◆ **Exercise**
Below are entries to be transcribed exactly; exclude the pictures from the copy.

Entries taken from a collection
※

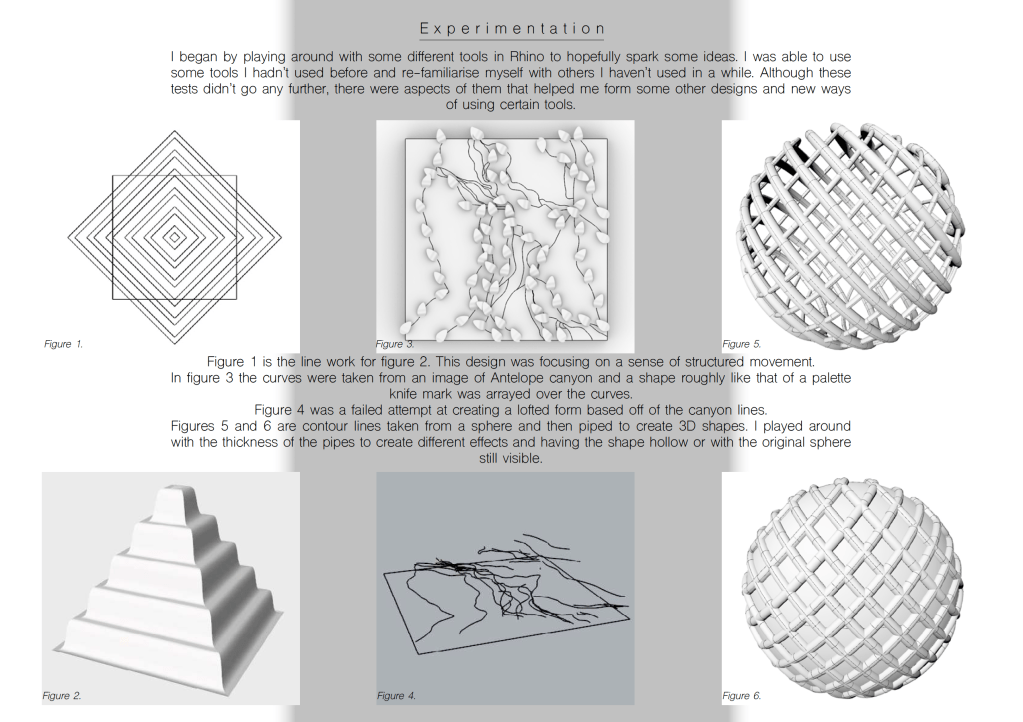 Experimentation

I began by playing around with some different tools in Rhino to hopefully spark some ideas. I was able to use some tools I hadn't used before and re-familiarise myself with others I haven't used in a while. Although these tests didn't go any further, there were aspects of them that helped me form some other designs and new ways of using certain tools.

Figure 1.

Figure 3.

Figure 5.

Figure 1 is the line work for figure 2. This design was focusing on a sense of structured movement.
In figure 3 the curves were taken from an image of Antelope canyon and a shape roughly like that of a palette knife mark was arrayed over the curves.
Figure 4 was a failed attempt at creating a lofted form based off of the canyon lines.
Figures 5 and 6 are contour lines taken from a sphere and then piped to create 3D shapes. I played around with the thickness of the pipes to create different effects and having the shape hollow or with the original sphere still visible.

Figure 2.

Figure 4.

Figure 6.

※

◆ **Exercise solution**
 Experimentation

I began by playing around with some different tools in Rhino to hopefully spark some ideas. I was able to use some tools I hadn't used before and re-familiarise myself with others I haven't used in a while. Although these tests didn't go any further, there were aspects of them that helped me form some other designs and new ways of using certain tools.

Figure 1.

Figure 3.

Figure 5.

Figure 1 is the line work for figure 2. This design was focusing on a sense of structured movement.
In figure 3 the curves were taken from an image of Antelope canyon and a shape roughly like that of a palette knife mark was arrayed over the curves.
Figure 4 was a failed attempt at creating a lofted form based off of the canyon lines.
Figures 5 and 6 are contour lines taken from a sphere and then piped to create 3D shapes. I played around with the thickness of the pipes to create different effects and having the shape hollow or with the original sphere still visible.

Figure 2.

Figure 4.

Figure 6.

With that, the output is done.